__COMPLETE THE FOLLOWING__
(a) Copy the part of the Java locking thread word for word, starting with "And here comes" and going on through "transfer the money.".
(b) Answer these questions from the Java locking thread:
(i) On what page and in what listing does the book example appear?
(ii) What did the book's solution make into the lock for each account?
(iii) With one central lock, how many transfers can proceed at a time?
(c) Translate this sentence from the Java locking thread into Spanish: "So using a central locking object is also out of the question."

__SOURCE EXTRACT__
□ □ □ □ □ □ □

While going through Java Concurrency in Practice book, came across this piece of code where "fromAccount" and ""toAccount" objects are locked one after the other to prevent dynamic lock order deadlock.
public void transferMoney(Account fromAccount,Account toAccount) {
**synchronized (fromAccount) {**
**synchronized (toAccount) {**
........
}
}
}
I am confused as to why this lock ordering is needed at all.If we just wanted to make sure that both the objects are locked at the same time then wouldn't you get the same effect if there was just a regular synchronization block inside which fromAccount and toAccount objects are accessed. I am sure that I am missing some fundamental concept here. Thank you for your help.
public void transferMoney(Account fromAccount,Account toAccount) {
synchronized (this) {
fromAccount.someMethod();
toAccount.someMethod();
}
}
Your alternative to the lock-ordering example is what you want to avoid: having a central lock that everything is using, because then you don't get concurrent transfers, everything waits for that one lock and only one transfer can proceed at a time. It's not clear what this is or what its scope can possibly be, but if there are multiple instances of this transfer service then locking doesn't do any good, because one transfer involving one account can go through one instance while another transfer involving that same account can go through another. Therefore it seems like there can only be one of them, which diminishes your concurrency to one transfer at a time. You won't deadlock, but you won't process a lot of transfers quickly either.
The idea behind this toy example (which you shouldn't mistake for anything like how anybody would transfer money) is it's trying to get better concurrency by locking on the individual accounts involved in the transfer, because for a lot of transfers the accounts involved aren't involved in other concurrent transfers and you'd like to be able to process them concurrently and maximize your concurrency by minimizing the scope of the locking going on to the individual accounts. But this scheme runs into trouble if some account is involved in multiple concurrent transfers and the locks are acquired in a different order for some transfers.
First, it should be noted that the example you have brought (based on your comment, it's page 208, listing 10.2) is a bad example - one that ends in a deadlock. The objects are not locked one after the other to prevent dynamic lock order deadlock, they are an example of where dynamic lock order will happen!
Now, you are suggesting locking on this, but what is this this anyway, and what is the scope of locking?
It's clear that the same object has to be used for all operations - withdraw, deposit, transfer. If separate objects are used for them, then one thread could do a deposit on account A, while another thread transfers from account A to account B, and they won't be using the same lock so the balance will be compromised. So the lock object for all accesses to the same account should be the same one.
As Nathan Hughes explained, one needs to localize the locking. We can't use one central lock object for all the accounts, or we'll have them all waiting for each other despite not actually working on the same resources. So using a central locking object is also out of the question.
So it appears that we need to localize the locks so that each account's balance will have its own lock, so as to allow parallel operations between unrelated accounts, but that this lock has to be used for all operations - withdraw, deposit and transfer.
And here comes the problem - when it's just withdraw or deposit, you are operating on just one account, and so you need to just lock that account. But when you transfer, you have two objects involved. So you need to have both their balances locked in case there are other threads that want to operate on either.
Any object that holds a single lock for two or more accounts will break one of the two points above. Either it won't be used for all operations, or it will not be localized enough.
This is why they are attempting to lock the two locks one after another. Their solution was to make the Account object itself the lock for the account - which fulfils both the "all operations" condition and the "locality" condition. But still we need to make sure we have the locks for both accounts before we can transfer the money.

□ □ □ □ □ □ □

__STORED ROWS__
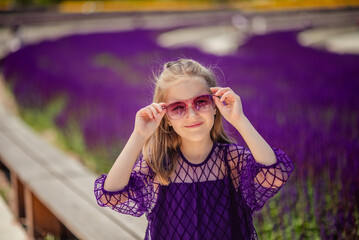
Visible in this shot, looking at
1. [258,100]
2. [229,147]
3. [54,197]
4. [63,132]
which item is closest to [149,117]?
[229,147]

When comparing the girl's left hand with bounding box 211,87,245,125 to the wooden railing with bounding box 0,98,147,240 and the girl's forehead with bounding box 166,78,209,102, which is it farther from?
the wooden railing with bounding box 0,98,147,240

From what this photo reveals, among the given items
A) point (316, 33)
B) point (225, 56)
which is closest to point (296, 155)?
point (225, 56)

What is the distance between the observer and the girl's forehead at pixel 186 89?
6.54 feet

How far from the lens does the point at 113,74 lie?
8.49 meters

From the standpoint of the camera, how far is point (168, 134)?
7.20ft

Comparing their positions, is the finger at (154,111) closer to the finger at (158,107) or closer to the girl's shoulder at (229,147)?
the finger at (158,107)

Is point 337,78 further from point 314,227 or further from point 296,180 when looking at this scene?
point 314,227

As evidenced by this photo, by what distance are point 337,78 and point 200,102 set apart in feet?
15.2

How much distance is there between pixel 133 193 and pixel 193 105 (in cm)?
46

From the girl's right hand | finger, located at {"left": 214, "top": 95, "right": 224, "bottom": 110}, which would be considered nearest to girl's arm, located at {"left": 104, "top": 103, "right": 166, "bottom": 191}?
the girl's right hand

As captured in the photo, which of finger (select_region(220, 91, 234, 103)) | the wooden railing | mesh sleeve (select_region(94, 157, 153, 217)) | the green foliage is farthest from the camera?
the green foliage

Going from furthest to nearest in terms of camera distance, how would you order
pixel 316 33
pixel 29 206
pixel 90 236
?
pixel 316 33
pixel 29 206
pixel 90 236

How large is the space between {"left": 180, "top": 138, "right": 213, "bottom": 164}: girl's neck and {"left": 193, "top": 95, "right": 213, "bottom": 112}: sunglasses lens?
20cm

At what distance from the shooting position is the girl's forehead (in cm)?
199
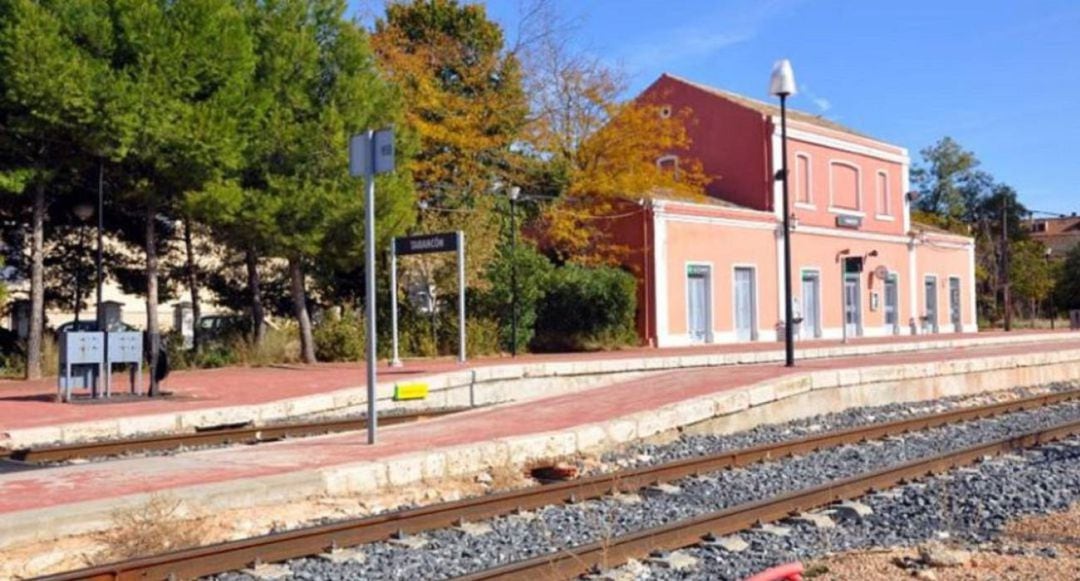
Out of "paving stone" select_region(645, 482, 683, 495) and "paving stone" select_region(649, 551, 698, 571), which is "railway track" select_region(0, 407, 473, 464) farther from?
"paving stone" select_region(649, 551, 698, 571)

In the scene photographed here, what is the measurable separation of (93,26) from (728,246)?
2190 cm

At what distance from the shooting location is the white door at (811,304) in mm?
40156

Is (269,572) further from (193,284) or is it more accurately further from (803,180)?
(803,180)

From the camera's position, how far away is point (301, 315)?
85.5 feet

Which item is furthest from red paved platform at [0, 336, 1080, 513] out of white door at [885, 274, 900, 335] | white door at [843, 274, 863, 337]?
white door at [885, 274, 900, 335]

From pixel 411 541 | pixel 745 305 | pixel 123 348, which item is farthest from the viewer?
pixel 745 305

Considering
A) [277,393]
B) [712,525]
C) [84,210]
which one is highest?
[84,210]

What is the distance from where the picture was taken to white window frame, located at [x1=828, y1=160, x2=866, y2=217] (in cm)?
4184

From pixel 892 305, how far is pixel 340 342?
26.4 m

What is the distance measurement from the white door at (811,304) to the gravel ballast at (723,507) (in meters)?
26.6

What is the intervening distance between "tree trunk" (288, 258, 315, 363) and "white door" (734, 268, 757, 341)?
53.3 feet

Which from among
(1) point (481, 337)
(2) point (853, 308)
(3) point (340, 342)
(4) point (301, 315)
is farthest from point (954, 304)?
(4) point (301, 315)

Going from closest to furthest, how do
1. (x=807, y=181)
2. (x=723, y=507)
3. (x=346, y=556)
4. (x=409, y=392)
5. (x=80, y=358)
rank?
(x=346, y=556)
(x=723, y=507)
(x=409, y=392)
(x=80, y=358)
(x=807, y=181)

□ □ □ □ □ □ □

__PER-TASK OUTPUTS__
(a)
And here comes the problem - when it's just withdraw or deposit, you are operating on just one account, and so you need to just lock that account. But when you transfer, you have two objects involved. So you need to have both their balances locked in case there are other threads that want to operate on either.
Any object that holds a single lock for two or more accounts will break one of the two points above. Either it won't be used for all operations, or it will not be localized enough.
This is why they are attempting to lock the two locks one after another. Their solution was to make the Account object itself the lock for the account - which fulfils both the "all operations" condition and the "locality" condition. But still we need to make sure we have the locks for both accounts before we can transfer the money.

(b)
(i) Page 208, listing 10.2.
(ii) The Account object itself.
(iii) One.

(c) Así que usar un objeto de bloqueo central también queda descartado.